As far as committees are concerned, under the Code, companies listed on the regulated market should form at least nomination, remuneration, and audit committees.
Committees should exercise independent judgment and integrity when performing their functions and provide the collegial body with recommendations concerning the decisions of the collegial body. Committees should normally be composed of at least three members, although subject to the requirements of the legal acts, committees may be comprised only of two members as well. Members of each committee should be selected on the basis of their competencies by giving priority to independent members of the collegial body.
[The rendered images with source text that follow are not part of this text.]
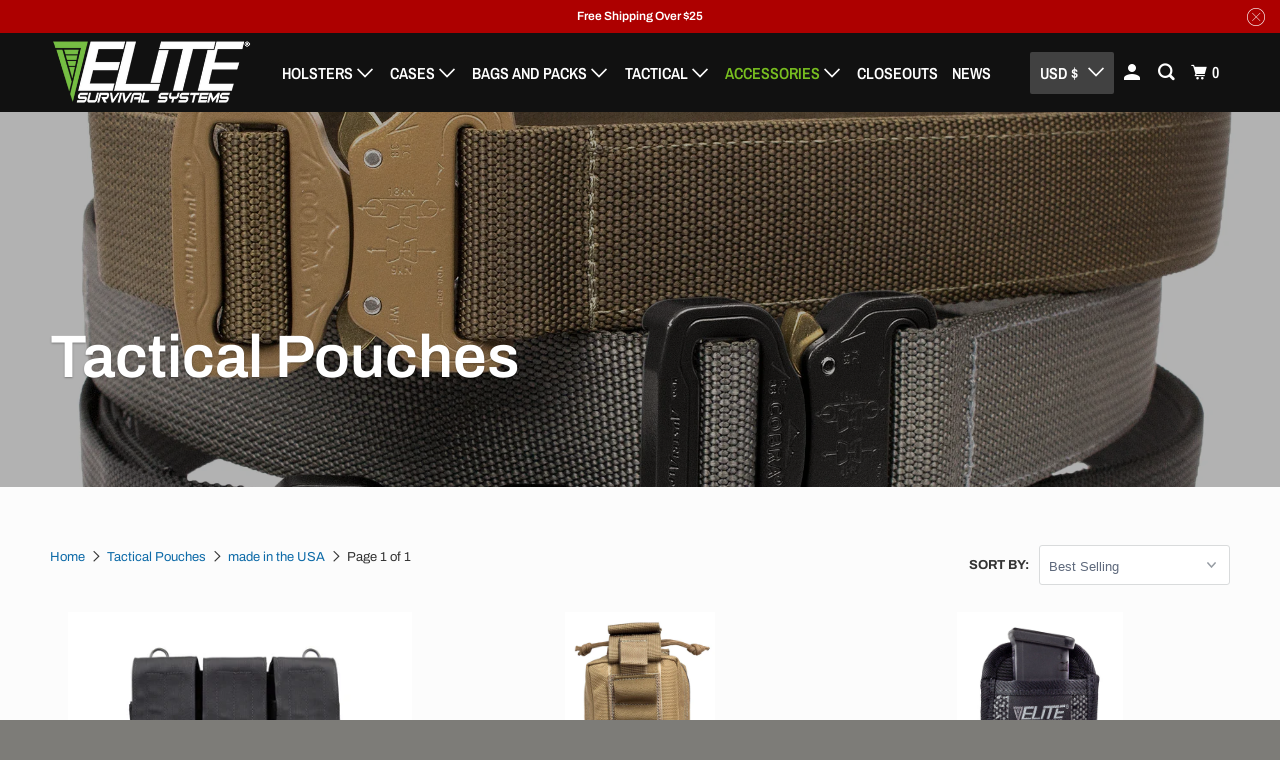

--- FILE ---
content_type: text/plain;charset=UTF-8, text/javascript
request_url: https://app.accessibilityspark.com/sessions?shop=elite-survival-systems.myshopify.com
body_size: -161
content:
// 1768687431972 | elite-survival-systems.myshopify.com | null | undefined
The chair of the management board should not serve as the chair of committees.
7.2. Any other ESG considerations
There are no formal requirements related to ESG except for the requirement that large listed companies with an average number of employees exceeding 500 prepare a Social Responsibility Report as part of the annual reporting. This report shall cover matters related to the protection of the environment, social and staff issues, protection of human rights, and prevention of corruption and bribery.
There are no new regulations and requirements related to ESG for the year 2023, however on December 14, 2022 a directive regarding corporate sustainability reporting came into effect, whose rules shall apply for financial years starting on or after January 1, 2024 (applicable to issuers exceeding on their balance sheet dates the average number of 500 employees during the financial year).
8. Ongoing Reporting Obligations (Life as a Public Company)
8.1. Annual and interim financials
As discussed above, issuers listed on the regulated market must prepare and publish annual and semi-annual (or quarterly financial) reports prepared according to the International Financial Reporting Standards (this requirement does not apply to certain issuers, e.g., issuers of debt securities with denominations of not less than EUR 100,000).
8.2. Ad hoc disclosures
In addition to the above, issuers are obliged to make public disclosures in accordance with requirements of Regulation (EU) No 596/2014 on market abuse which, amongst other items, regulates public disclosure of inside information and disclosure of manager’s transactions.
Besides that, the issuers must disclose information about any person who has acquired 5%, 10%, 15%, 20%, 25%, 30%, 50%, 75%, or 95% of the voting rights in that issuer. This obligation also applies where the specified limits are exceeded in descending or ascending order. A similar obligation also applies with respect to persons holding other types of financial instruments (e.g., options, swaps, etc.) that under the terms of those instruments give rise to the acquisition of voting rights.
The issuers also must disclose acquisitions and transfers of their own shares (votes), changes to the rights attached to the financial instruments issued by the issuer, and changes to its constitutive documents (e.g., Articles of Association). Special rules and disclosure regimes also apply in relation to takeover, sell-out, and squeeze-out events. These requirements are generally in line with rules established by Directive 2004/25/EC on takeover bids.